Having the application in preparing anti-CVB3 virus drugs of the Gramine analog of heterocycle structure, it is optimal for having in the Gramine analog of heterocycle structure with analog G18, G19.
Preliminary mechanism research shows, the commitment replicated after these analog target CVB3 infection cells.G19 effect is added after virus infects, can be with the progeny virus production of strong inhibition CVB3 and the synthesis of viral nucleic acid.When 40 μ g/mL G19 process, its progeny virus titre presents the minimizing of about 5.0log, and the nucleic acid synthesis suppression for CVB3 reaches 103Times.
These results indicate that such Gramine analog (with G19 as representative) is potential develops into the medicine that effectively treatment CVB3 infects.Such Gramine analog designs synthesis for antiviral drugs and provides preferable leading support and valuable enlightenment effect, and the basic research of its anti-CVB3 effect is also prepared as clinical treatment medicine further for it and provides theory support.
The applicant has carried out the experiment of anti-CVB3 activity research to the above-mentioned Gramine analog with heterocycle structure, and experimental conditions is as follows: hereinafter, if not specified, material therefor of the present invention and operational approach are well known in the art.
1, content of the test:
Compound anti-CVB3 activity analysis: the present invention will measure cell survival rate detection method in conjunction with cytopathic effect analysis and MTT, be estimated the anti-CVB3 activity of Gramine and derivant thereof.
2, test method:
2.1.1 analog is for the toxicity of host's Hep-2 cell
By Hep-2 plating cells 96 orifice plate, at 37 DEG C, 5%CO2Incubator is cultivated after covering with monolayer, discards cell culture fluid, adds the cell maintenance medium containing variable concentrations test compound respectively and continues to cultivate, microscopic visual measurement record its cytotoxicity respectively after 48h, mtt assay mensuration cell survival rate.SPSS 11.5 computed in software medicine is for the median toxic concentration (Median cyctoxic concentration, CC50) of cell.Cell survival rate=(average OD of medicine group492The average OD of value/cell controls group492Value) × 100%.

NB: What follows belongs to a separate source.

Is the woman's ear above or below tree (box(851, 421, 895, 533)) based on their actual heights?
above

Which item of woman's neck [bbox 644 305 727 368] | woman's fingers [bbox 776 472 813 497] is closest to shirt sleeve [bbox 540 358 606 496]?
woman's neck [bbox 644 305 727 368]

2.1.2 compound is for the inhibitory activity of CVB3
By Hep-2 plating cells 96 orifice plate, at 37 DEG C, 5%CO2Incubator is cultivated after covering with monolayer, discarding culture fluid, the CVB3 virus liquid infection cell 1h of 100TCID50, before virus infects, during infection, after infection, all add test compound (ribavirin is as the positive control medicine) incubated cell of variable concentrations.Treat that about 48h is cultivated in continuation, when there is the CPE pathological changes of about 90% in virus control wells, basis of microscopic observation cytopathic effect (CPE).The observed and recorded method of CPE: acellular pathological changes is denoted as-, less than 25% cytopathy is denoted as+, 25%-50% cytopathy is denoted as ++, 50%-75% cytopathy is denoted as +++, more than 75% cytopathy is designated as ++++.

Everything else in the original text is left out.